▶ Dataset entries
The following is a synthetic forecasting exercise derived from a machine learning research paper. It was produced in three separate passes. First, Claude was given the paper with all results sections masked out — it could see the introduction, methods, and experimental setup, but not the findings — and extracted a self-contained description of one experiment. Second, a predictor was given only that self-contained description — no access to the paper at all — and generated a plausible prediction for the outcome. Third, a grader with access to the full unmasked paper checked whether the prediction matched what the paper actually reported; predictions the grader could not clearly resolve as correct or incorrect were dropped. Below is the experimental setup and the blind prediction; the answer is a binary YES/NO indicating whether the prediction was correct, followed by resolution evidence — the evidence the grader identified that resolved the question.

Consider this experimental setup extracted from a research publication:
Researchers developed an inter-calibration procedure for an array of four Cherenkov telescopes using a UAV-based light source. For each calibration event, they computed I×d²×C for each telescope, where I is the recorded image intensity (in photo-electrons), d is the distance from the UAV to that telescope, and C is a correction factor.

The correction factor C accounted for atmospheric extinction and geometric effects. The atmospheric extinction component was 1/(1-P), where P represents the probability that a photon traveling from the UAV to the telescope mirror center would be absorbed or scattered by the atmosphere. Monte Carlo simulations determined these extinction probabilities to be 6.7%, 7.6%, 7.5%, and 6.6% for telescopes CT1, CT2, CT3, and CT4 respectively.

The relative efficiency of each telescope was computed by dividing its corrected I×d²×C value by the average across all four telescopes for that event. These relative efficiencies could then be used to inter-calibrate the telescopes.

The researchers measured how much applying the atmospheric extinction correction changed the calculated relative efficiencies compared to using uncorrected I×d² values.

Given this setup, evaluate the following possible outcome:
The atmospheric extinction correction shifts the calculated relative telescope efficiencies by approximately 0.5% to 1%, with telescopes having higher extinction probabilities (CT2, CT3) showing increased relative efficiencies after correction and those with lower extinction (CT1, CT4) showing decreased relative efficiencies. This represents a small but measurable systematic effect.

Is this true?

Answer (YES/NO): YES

▶ Exercise details
Look back at the entries above. Retype the line with "Researchers developed an", the line with "Given this setup, evaluate", and all lines in between.

▶ Solution to this exercise
Researchers developed an inter-calibration procedure for an array of four Cherenkov telescopes using a UAV-based light source. For each calibration event, they computed I×d²×C for each telescope, where I is the recorded image intensity (in photo-electrons), d is the distance from the UAV to that telescope, and C is a correction factor.

The correction factor C accounted for atmospheric extinction and geometric effects. The atmospheric extinction component was 1/(1-P), where P represents the probability that a photon traveling from the UAV to the telescope mirror center would be absorbed or scattered by the atmosphere. Monte Carlo simulations determined these extinction probabilities to be 6.7%, 7.6%, 7.5%, and 6.6% for telescopes CT1, CT2, CT3, and CT4 respectively.

The relative efficiency of each telescope was computed by dividing its corrected I×d²×C value by the average across all four telescopes for that event. These relative efficiencies could then be used to inter-calibrate the telescopes.

The researchers measured how much applying the atmospheric extinction correction changed the calculated relative efficiencies compared to using uncorrected I×d² values.

Given this setup, evaluate the following possible outcome:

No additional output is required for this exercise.